ヴィクトールよりも早く目覚めたスノウは、下のポストまでヴィクトールが購読している新聞を取りに行って、アパルトマンの目の前の道で、丸くなって眠っている白猫を発見したらしい。
「スノウ――、もう少し寝かせて……」
昨夜が遅かったヴィクトールは、スノウを引き寄せて腕の中に閉じ込め、再び眠りに落ちようとするが、スノウに鼻をつままれて眉を寄せる。
「だめ! もう朝です! 今日は一緒におでかけって言った!」
そう、確かにヴィクトールは言った。
律儀な公爵令息シオン・ハワードは、ミーア捜索の約束をしたときに、無償で仕事を頼むのは申し訳ないからと、捜査料金を支払おうとした。
しかし、国王からたんまりと前金を受け取っていて、なおかつ隣国の大臣から依頼された仕事でそれ以上の金を手に入れていたヴィクトールは、金よりももっと有意義なものを手に入れようと考えたのだ。
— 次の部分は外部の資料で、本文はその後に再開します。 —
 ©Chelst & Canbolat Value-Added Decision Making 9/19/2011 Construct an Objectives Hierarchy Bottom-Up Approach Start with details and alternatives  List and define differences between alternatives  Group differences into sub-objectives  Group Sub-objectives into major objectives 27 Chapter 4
そして、ハワード家が所有しているどこかの別荘を貸してくれと頼んでみたところ、そんなことはお安いご用だと、シオンが一月ほど湖の近くにある別荘を貸してくれたのである。
しばらくゆっくりするつもりのヴィクトールは、今日からそこへ向かうつもりで、昨日のうちにスノウに身支度を整えておくように告げていた。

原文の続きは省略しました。